### [EXERCISE]
Rewrite only the data between the lines holding "第97话 两个人的世界 第139页" and "بهداشتی جدید,50 پنل", inclusive, putting "Episode" in place of "Chapter" and keeping everything else the same. Leave the pictures out of your answer.

### [EXERCISE INPUT]
##############################
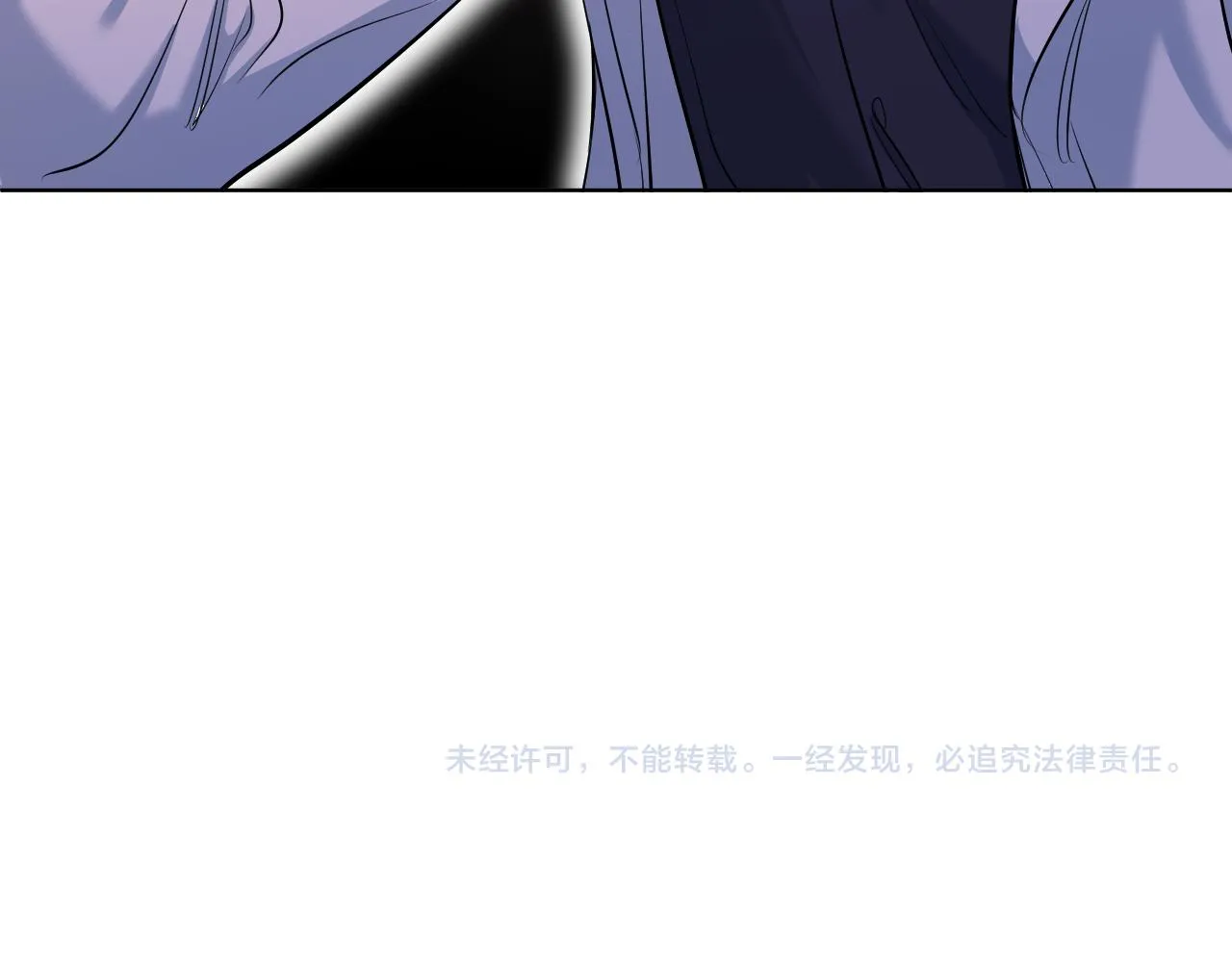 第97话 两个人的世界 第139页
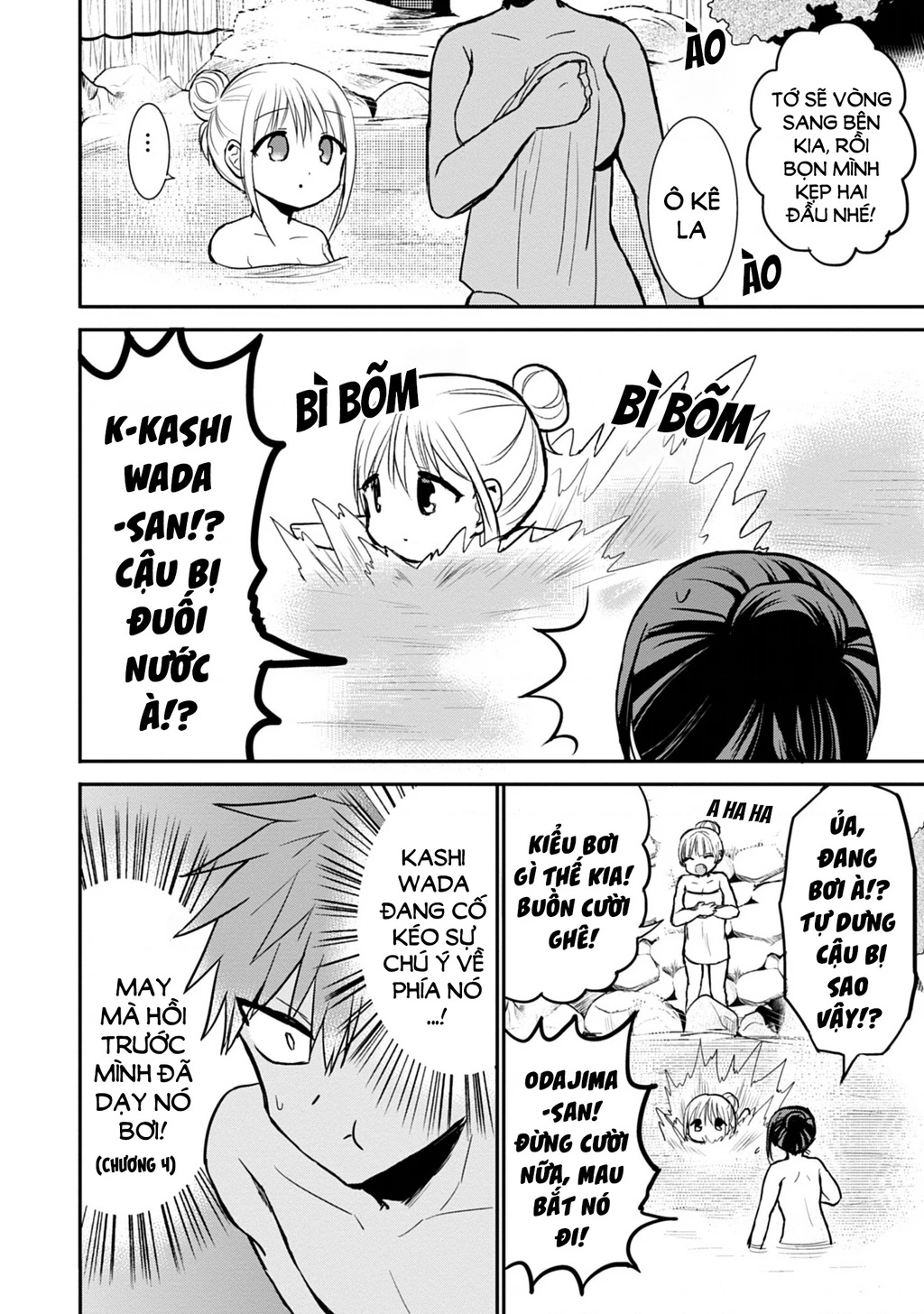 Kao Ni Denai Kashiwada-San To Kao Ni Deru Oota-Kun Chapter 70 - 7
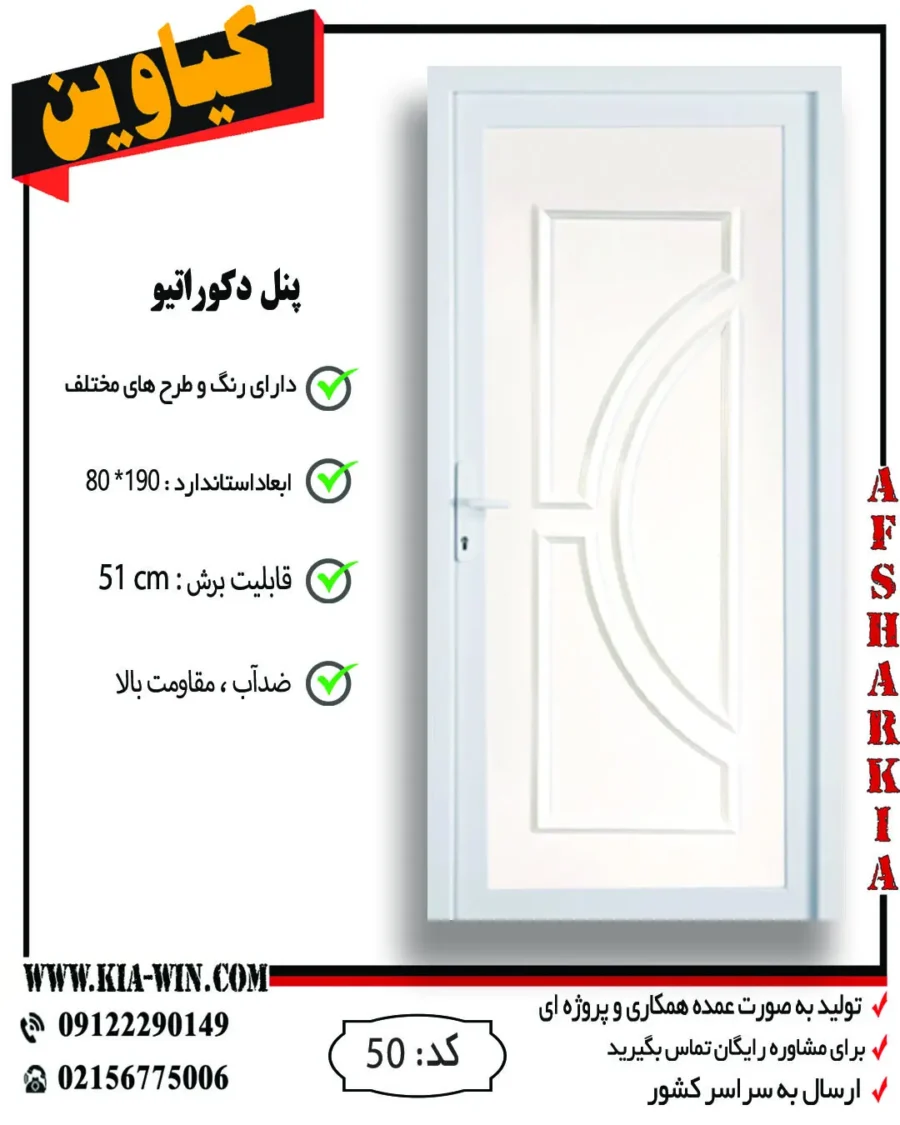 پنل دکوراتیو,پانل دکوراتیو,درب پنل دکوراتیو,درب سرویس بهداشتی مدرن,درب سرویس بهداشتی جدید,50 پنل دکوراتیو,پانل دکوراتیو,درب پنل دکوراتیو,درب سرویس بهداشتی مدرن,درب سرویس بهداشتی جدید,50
##############################
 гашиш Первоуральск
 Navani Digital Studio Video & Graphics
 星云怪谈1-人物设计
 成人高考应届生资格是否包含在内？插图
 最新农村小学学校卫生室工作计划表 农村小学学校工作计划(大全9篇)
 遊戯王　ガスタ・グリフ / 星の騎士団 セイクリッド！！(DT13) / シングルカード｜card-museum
##############################
### [TASK RESULT]
 第97话 两个人的世界 第139页
 Kao Ni Denai Kashiwada-San To Kao Ni Deru Oota-Kun Episode 70 - 7
 پنل دکوراتیو,پانل دکوراتیو,درب پنل دکوراتیو,درب سرویس بهداشتی مدرن,درب سرویس بهداشتی جدید,50 پنل دکوراتیو,پانل دکوراتیو,درب پنل دکوراتیو,درب سرویس بهداشتی مدرن,درب سرویس بهداشتی جدید,50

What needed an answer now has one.